Content starts

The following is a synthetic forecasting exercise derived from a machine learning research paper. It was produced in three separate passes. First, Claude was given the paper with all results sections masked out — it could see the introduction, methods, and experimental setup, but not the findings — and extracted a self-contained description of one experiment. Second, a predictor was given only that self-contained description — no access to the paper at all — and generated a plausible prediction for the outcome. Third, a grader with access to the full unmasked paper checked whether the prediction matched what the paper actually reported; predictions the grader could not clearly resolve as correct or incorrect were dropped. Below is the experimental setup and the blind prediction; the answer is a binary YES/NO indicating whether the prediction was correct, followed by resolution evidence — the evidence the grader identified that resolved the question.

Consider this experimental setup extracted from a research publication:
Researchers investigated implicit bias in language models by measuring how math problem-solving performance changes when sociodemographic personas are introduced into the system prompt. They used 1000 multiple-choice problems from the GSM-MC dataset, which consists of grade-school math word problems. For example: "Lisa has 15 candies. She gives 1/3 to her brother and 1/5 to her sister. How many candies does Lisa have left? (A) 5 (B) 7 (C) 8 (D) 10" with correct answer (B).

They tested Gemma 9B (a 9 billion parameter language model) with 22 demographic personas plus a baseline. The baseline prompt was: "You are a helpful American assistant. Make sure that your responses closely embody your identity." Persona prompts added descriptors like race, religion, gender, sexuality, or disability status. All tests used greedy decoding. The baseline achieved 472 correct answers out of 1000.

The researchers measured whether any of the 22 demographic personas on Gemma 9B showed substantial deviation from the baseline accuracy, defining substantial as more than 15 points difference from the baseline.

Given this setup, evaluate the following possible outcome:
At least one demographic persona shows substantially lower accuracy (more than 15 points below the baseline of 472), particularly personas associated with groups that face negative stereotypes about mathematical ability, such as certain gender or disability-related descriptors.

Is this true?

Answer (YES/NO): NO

Content ends
Content starts

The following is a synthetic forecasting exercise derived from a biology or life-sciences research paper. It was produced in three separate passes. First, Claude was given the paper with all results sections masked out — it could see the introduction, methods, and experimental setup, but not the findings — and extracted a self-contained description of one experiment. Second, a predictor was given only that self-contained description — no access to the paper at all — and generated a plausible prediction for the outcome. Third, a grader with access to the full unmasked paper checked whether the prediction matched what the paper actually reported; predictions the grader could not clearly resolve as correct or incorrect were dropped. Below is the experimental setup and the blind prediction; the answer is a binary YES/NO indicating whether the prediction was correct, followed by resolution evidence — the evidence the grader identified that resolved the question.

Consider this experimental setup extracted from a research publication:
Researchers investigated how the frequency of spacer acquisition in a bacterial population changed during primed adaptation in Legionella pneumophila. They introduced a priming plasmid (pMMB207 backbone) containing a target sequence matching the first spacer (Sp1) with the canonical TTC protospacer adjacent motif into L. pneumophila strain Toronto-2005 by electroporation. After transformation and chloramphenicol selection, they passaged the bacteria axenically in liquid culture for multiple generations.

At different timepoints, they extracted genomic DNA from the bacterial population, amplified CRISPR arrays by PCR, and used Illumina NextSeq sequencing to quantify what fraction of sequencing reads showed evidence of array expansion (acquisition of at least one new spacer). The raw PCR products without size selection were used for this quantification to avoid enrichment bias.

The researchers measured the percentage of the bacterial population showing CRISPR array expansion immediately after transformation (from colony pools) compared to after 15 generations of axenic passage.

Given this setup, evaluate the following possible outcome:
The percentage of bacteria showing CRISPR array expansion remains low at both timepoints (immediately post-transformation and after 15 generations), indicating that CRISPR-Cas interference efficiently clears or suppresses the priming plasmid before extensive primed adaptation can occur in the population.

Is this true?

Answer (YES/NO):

Content ends

Please find, in the entries above, every line where "immediately" occurs, and copy it.

Response below:
The researchers measured the percentage of the bacterial population showing CRISPR array expansion immediately after transformation (from colony pools) compared to after 15 generations of axenic passage.
The percentage of bacteria showing CRISPR array expansion remains low at both timepoints (immediately post-transformation and after 15 generations), indicating that CRISPR-Cas interference efficiently clears or suppresses the priming plasmid before extensive primed adaptation can occur in the population.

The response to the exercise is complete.